Claro que os agenciamentos audiovisuais-gustativos têm um trajecto e um destino particular no âmbito de uma série televisiva, quanto mais numa série como The Sopranos que exacerba a repetitividade inerente à sua própria forma e submete ao eterno regresso os mesmos alimentos, os mesmos pratos, os mesmos planos, as mesmas cenas ou configurações, entre os episódios e as temporadas. Cada sabor, do mais cliché e quotidiano ao mais excepcional e requintado, é serializado e integrado numa vasta teia de sabores com os quais deve ser comparado, teia a que participam também de forma warholiana as embalagens publicitárias do mundo contemporâneo – as pratelerias sopranianas enchem-se de Nesquik, Uncle Ben’s, Cheerios, Jack Daniel’s, Absolut Vodka e convocam as suas deceptivas sensações gustativas. O processo serializante transforma tudo o que vem à boca do espectador (a mozarella, os mexilhões, as batatas fritas, uma palavra, uma ideia, o New Jersey um dia de sol, o mundo inteiro…) em mero simulacro, atingindo assim o objectivo fundamental da filosofia para Deleuze nos textos em que fala de cinema e/ou de Nietzsche, e respeitando também plenamente essa modificação de perspectiva à qual o filósofo apela em Différence et répétition (e para a qual contribuíram como nenhuma outra forma artística as grandes séries TV desse “terceiro golden age” lançado pelos Sopranos ou Lost) quando diz que não há e não pode haver diferença radical entre o primeiro elemento de um conjunto serial repetitivo e as suas ocorrências posteriores. Péguy comentando Monet e citado por Deleuze, dizia que “C’est le premier nymphéa qui répète tous les autres”; aqui, os camarões partilhados com a sensual Annalisa na baía de Napoli não são outra coisa se não a repetição e o espelho dos camarões de supermercado ou traiteur que compõem o buffet num quarto de hotel nojento transformado em sala de póquer (temporada 2) ou durante a festa de casamento kitsch dos Sacrimonis (temporada 6).
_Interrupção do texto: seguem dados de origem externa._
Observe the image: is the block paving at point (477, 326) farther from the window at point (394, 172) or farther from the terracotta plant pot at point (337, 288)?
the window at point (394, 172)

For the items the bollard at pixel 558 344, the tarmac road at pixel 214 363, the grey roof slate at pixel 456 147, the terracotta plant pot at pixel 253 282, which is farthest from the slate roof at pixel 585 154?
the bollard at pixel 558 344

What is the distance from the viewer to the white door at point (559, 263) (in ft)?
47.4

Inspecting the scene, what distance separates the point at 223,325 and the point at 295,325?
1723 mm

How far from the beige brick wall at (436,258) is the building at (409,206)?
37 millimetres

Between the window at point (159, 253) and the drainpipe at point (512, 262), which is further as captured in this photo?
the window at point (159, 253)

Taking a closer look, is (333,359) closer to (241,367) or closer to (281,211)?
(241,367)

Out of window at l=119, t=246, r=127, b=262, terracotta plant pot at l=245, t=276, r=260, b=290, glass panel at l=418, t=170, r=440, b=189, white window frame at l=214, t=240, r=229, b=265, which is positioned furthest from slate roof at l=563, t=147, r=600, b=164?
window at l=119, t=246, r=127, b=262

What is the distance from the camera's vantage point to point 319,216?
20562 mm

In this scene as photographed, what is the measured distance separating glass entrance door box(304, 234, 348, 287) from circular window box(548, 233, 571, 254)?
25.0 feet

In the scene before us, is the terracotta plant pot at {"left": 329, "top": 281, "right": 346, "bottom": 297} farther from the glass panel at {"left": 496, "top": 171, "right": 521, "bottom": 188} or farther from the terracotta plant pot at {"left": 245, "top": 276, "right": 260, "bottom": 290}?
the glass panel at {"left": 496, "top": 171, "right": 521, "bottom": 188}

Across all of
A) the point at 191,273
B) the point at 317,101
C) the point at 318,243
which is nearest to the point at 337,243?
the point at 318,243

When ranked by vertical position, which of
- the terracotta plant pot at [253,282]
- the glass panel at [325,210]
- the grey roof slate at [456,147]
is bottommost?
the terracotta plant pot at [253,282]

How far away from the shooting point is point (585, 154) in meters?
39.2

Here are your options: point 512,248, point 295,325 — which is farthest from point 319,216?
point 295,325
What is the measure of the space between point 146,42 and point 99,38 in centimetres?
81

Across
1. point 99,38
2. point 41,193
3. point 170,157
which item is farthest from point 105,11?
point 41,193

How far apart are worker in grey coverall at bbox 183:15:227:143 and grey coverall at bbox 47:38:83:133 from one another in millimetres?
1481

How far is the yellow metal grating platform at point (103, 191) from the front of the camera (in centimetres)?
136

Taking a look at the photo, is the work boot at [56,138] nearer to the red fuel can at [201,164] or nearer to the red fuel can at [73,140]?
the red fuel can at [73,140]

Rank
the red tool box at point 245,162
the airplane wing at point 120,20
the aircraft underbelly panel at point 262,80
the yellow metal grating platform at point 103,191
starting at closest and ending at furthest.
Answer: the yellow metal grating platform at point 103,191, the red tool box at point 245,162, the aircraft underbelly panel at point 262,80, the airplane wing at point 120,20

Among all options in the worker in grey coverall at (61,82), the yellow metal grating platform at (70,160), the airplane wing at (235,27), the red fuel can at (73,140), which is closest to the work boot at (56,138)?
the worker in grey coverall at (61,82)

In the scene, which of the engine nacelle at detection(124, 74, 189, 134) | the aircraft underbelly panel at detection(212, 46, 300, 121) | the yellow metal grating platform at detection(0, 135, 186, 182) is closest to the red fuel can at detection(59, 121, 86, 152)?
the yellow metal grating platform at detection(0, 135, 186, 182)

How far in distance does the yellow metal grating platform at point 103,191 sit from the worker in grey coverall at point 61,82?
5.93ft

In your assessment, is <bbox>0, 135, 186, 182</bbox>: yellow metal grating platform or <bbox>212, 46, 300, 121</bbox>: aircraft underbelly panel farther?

Estranha experiência gustativa aquela de um espectador transformado em boca, em que a acumulação de alimentos e sabores aumenta o devir-simulacro do mundo e da realidade elemental, ou seja produz paradoxalmente a perda de todo o tipo de gosto. Esta acumulação/perda é cristalizada através da obsessão pelas salsichas, cada vez mais monstruosas, recheadas de sabores oximóricos e ligeiramente antropófagos, e pela Coca-Cola, quase sistematicamente presente à mesa como se quisesse unformizar e afogar todos os alimentos, anestesiar o paladar, e fazer assim desaparecer qualquer subtileza que seja – eco de uma luta constante entre o corpo carnavalesco do enchido-Tony e a sua mente infectada pela depressão e pelos produtos de consumo estado-unidenses. Série metafísica, que como todas as grandes obras questiona o próprio sentido da vida (“What’s the point?” – bis repetita), The Sopranos aposta na capacidade da nossa boca televisiva new jersiana de saborear, como se se tratasse de uma carne raríssima e juicy, uma tonelada de salsichas mergulhadas numa piscina de Coca-Cola. Talvez o nosso corpo triunfante e reconciliado com os sabores da nossa época pós-moderna possa aí então gritar a fórmula mística de Tony Soprano frente ao nascer do sol no deserto que beira Las Vegas : “I Get It !”.
Guillaume Bourgois
Professor de Estudos fílmicos na universiade de Grenoble-Alpes.
[1] Numa sequência divertidíssima, Jon Favreau, interpretando o seu próprio papel, assemelha-se a um espectador da série cuja boca encontra-se em pleno processo de devir, quando tenta encomendar “a slice and a Coke” numa pizaria utilizando exactamente a mesma pronúncia que Chistopher, o sobrinho de Tony (Temporada 2, Episódio 7, D-Girl).
[2] É evidente que mais do que em qualquer outra arte, as cores cinematográficas têm sabores : por exemplo o encarnado-morango e o amarelo-limão-e-menta do remédio de Mary Poppins.